* Required tasks
a – From the methods text on purifying protein from silkworm fecal matter, list every company or supplier named inside parentheses, each only once.
b – In the methods text on purifying protein from silkworm fecal matter, what flow rate was used to pass the eluates through the column during gel filtration chromatography?
c – Write the next part of the methods text on purifying protein from silkworm fecal matter, starting after its last sentence.

The isolation and partial purification of bioactive protein(s) from silkworm fecal matter was conducted as described in [13] with slight modifications. Silkworm fecal matter (60 g) was powdered using a mortar. It was mixed with 0.02 M phosphate buffer saline (PBS), pH 7.4 and was continuously stirred for ∼40 hrs at 60°C. The preparation was filtered using Whatman filter paper no. 1 (11.0 cm diameter), and the filtrate was centrifuged for 20 min at 4000 rpm using refrigerated centrifuge at 4°C. The supernatant was used for further purification by subjecting it to 40% saturated ammonium sulphate precipitation. The preparation was incubated in ice for 90 min. Then, it was centrifuged at 10,000 rpm for 15 min at 4°C. The precipitate obtained from the above preparation was dissolved in an appropriate volume of 0.02 M phosphate buffer saline, pH 7.4 and was dialyzed against the same buffer using a dialysis membrane having pore size of 110, average flat width 33 mm, average diameter 21 mm when full and flow rate 3.63 ml/cm (Sigma Chemical Co., St. Louis, MO, USA) for a duration of 48 hrs. The dialysate was subjected to lyophilization and lyophilized protein was applied to column chromatography using silica gel ‘G’ as a matrix (mesh number 60/120; column 0.5×40 cm, obtained from M/s Acme's Laboratory Chemicals).

The column eluates were further purified by performing gel filtration chromatography (GFC) using Sephadex G-75 having a fractionation range of 3×103–7×104 as matrix (GE Healthcare, Uppsala, Sweden) at 4°C. Separation was accomplished by passing the eluates through C column (1.60×70 cm) at a flow rate of 0.1 ml/min and 500 µl sample volume. The gel-filtration chromatography setup was run on an Acta design fast performance liquid chromatography (FPLC) attached to Unicorn 5.0 software (Amersham Biosciences, Uppsala, Sweden). Protein peaks were detected by monitoring absorbance at 280 nm on UV-Vis flow cell of the system. Purified protein peak fractions (2 ml) were collected, pooled, lyophilized and stored at 4°C.

High-performance liquid chromatography (HPLC) analysis of purified protein

The purified active fraction from GFC was subjected to analytical HPLC (Shimadzu LC-10 AD, Shimadzu Scientific Instruments, Japan) to confirm the purity. The purification was accomplished in a reverse-phase C18 column (Varian Pursuit XRs5, Agilent Technologies, Santa Clara, CA) of 250×4.6 mm and 5 µ particle size with a linear gradient of 30–70% acetonitrile/0.1% tri-fluoroacetic acid (TFA) in water at a flow rate of 0.8 ml/min. The sample injection volume was 25 µl with column oven temperature at 25°C. The protein peaks were detected at a wavelength of 280 nm in a diode array detector. Preparative HPLC purification was conducted in a reverse-phase C18 column (Varian Pursuit XRs, Agilent Technologies, Santa Clara, CA) of 250×10 mm and 5 µ particle size with a linear gradient of 30–70% acetonitrile/0.1% TFA in water at a flow rate of 4 ml/min. The sample injection volume was 200 µl with column oven temperature at 25°C. The protein peaks were detected at a wavelength of 280 nm in a diode array detector.

* Dataset content
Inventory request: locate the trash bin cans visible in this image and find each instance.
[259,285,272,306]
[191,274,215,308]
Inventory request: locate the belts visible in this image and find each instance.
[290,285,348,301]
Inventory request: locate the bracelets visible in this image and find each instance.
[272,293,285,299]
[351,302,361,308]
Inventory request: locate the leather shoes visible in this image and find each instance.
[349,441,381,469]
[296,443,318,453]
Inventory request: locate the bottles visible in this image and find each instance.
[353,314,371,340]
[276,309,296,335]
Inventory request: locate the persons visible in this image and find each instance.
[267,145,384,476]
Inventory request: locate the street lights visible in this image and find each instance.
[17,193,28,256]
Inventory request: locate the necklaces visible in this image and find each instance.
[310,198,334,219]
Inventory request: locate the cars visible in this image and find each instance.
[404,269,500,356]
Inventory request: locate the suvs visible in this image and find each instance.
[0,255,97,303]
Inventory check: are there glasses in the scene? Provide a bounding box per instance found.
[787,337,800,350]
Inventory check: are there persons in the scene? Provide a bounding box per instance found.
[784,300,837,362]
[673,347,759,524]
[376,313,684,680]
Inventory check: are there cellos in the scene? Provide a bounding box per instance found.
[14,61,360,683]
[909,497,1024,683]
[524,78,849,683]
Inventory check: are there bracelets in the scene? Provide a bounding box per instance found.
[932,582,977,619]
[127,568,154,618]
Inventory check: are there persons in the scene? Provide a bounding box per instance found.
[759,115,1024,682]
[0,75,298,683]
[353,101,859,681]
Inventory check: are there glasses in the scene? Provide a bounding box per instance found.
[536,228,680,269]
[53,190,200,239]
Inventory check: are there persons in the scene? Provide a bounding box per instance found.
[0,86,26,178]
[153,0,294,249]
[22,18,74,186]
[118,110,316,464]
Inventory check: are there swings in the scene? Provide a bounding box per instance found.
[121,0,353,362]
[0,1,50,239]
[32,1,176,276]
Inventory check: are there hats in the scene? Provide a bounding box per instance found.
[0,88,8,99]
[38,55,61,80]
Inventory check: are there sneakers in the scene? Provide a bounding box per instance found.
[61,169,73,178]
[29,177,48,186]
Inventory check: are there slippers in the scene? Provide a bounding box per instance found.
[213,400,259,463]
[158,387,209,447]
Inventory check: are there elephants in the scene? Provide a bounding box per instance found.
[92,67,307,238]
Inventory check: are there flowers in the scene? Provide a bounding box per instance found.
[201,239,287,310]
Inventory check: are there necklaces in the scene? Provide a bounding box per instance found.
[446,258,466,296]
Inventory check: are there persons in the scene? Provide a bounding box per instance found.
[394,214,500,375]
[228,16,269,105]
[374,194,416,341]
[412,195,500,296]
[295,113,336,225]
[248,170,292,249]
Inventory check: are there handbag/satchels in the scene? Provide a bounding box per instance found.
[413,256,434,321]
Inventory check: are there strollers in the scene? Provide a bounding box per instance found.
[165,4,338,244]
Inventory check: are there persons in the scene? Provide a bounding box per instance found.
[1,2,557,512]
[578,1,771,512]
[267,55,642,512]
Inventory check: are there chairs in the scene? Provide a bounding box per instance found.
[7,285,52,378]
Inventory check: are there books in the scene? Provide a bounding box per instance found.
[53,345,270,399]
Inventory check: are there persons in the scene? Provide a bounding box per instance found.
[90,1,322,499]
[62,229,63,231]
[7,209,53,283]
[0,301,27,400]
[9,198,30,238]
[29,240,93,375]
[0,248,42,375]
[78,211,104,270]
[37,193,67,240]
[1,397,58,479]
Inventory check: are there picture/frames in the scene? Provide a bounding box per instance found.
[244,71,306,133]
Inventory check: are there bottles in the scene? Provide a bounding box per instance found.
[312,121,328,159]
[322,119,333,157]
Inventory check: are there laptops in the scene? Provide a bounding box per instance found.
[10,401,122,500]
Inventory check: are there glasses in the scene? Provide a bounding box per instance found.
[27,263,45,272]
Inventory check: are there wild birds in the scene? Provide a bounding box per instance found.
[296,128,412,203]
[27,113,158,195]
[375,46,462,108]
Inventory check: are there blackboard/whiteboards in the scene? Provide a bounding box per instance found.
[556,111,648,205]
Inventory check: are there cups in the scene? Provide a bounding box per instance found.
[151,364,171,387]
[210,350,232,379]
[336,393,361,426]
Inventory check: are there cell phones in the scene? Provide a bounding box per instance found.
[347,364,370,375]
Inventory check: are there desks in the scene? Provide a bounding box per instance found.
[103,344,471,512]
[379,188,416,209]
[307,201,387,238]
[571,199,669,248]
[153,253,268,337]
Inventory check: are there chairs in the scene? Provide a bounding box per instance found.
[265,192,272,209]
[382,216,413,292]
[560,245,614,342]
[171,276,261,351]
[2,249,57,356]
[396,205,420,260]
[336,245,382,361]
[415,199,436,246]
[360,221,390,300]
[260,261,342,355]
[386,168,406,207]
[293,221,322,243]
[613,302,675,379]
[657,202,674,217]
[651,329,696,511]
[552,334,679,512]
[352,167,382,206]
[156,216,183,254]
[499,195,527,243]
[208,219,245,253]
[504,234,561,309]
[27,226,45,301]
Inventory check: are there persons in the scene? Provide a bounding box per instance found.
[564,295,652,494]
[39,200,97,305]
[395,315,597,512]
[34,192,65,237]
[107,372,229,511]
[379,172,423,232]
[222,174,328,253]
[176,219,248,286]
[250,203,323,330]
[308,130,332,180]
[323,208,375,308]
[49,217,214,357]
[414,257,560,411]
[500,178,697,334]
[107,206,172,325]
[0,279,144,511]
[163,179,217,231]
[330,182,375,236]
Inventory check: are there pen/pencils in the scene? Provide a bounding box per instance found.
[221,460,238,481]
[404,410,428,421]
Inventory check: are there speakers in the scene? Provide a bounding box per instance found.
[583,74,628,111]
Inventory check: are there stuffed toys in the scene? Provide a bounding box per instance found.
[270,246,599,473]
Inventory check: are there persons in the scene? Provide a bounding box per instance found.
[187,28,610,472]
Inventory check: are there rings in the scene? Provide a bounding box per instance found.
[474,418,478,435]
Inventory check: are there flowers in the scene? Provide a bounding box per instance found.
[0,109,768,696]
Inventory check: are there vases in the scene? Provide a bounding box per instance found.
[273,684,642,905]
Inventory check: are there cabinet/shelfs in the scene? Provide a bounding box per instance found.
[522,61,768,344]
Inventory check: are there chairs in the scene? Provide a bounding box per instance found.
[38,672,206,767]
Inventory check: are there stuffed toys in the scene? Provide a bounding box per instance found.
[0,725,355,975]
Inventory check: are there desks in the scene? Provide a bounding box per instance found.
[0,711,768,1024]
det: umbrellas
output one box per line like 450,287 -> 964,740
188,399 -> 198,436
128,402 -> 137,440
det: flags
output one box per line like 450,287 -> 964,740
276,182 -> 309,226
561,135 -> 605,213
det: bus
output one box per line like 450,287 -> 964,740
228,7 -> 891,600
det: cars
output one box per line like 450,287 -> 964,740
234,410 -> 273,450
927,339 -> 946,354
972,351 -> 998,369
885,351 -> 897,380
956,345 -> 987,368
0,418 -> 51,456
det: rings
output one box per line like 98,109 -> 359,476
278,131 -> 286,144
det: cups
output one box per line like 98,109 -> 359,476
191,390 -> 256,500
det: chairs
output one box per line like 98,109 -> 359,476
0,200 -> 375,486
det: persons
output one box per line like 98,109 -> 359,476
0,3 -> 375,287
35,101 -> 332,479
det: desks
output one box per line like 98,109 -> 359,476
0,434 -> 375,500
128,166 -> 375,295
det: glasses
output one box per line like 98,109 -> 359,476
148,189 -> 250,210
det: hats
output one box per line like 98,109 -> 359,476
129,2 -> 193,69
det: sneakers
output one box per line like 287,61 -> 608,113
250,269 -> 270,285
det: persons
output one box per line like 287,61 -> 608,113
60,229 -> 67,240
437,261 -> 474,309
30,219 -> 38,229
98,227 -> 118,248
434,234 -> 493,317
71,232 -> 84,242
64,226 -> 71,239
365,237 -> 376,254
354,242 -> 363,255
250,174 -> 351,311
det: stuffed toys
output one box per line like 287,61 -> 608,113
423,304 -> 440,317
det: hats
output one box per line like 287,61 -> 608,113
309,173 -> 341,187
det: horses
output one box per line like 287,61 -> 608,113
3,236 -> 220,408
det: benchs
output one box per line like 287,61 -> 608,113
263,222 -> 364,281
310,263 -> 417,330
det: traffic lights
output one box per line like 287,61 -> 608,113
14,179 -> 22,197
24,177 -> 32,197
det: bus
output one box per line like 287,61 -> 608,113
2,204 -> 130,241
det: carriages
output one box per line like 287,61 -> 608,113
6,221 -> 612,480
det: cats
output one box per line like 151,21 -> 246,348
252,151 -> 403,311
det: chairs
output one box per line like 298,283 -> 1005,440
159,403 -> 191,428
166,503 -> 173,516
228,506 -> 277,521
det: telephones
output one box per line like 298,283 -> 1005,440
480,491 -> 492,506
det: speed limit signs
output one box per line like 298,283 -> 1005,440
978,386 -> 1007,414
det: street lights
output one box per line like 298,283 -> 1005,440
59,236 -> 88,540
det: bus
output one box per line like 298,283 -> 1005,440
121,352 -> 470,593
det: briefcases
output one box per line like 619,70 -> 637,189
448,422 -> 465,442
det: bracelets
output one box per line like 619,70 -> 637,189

* Responses per task
a –
Sigma Chemical Co.
M/s Acme's Laboratory Chemicals
GE Healthcare
Amersham Biosciences
Shimadzu Scientific Instruments
Agilent Technologies

b – 0.1 ml/min

c –
Protein estimation

Protein content of partially purified and purified bioactive fractions was estimated [28]. In addition, the absorbance assay A280 method was used to estimate the protein concentration in the collected peak fractions.

Electrophoresis under denaturing and native conditions

Sodium dodecyl sulfate polyacrylamide gel electrophoresis (SDS-PAGE) was carried out by using 12% resolving and 5% stacking gel [29] at a consistent running voltage of 100 V for 95 min. The protein bands in the gel were visualized by staining with Coomassie brilliant blue and destained with solution containing 5% methanol and 7% acetic acid. For silver staining, the protein was fixed in 50% methanol, 10% acetic acid in distilled water (DW) for 30 min. followed in 5% methanol, 7% acetic acid in DW for 30 min. The fixation step was followed with overnight wash in large volume of DW and staining in dithiothreitol (DTT) in DW for 30 min. and silver nitrate (0.1%) in DW for 10 min. The protein bands were developed by adding 50 µl, 37% formaldehyde in 100 ml of 3% sodium carbonate for 5–10 min or until brown color develops.

Gel electrophoresis under non-denaturing conditions (Native-PAGE) was carried out by using 12% resolving and 5% stacking gel at a running voltage of 100 V for 95 min in a cooling system. The sample buffer contained 5.55 ml DW, 1.25 ml Tris-HCl (0.5 M), pH 6.8, 3.0 ml glycerol and 0.2 ml of bromophenol blue (0.5%) as per the instructions (BioRad Laboratories, Hercules, CA). Coomassie blue staining and silver staining for visualization of the proteins in the gel was as discussed before in this section.

Evaluation of antibacterial activity and minimum inhibitory concentration (MIC)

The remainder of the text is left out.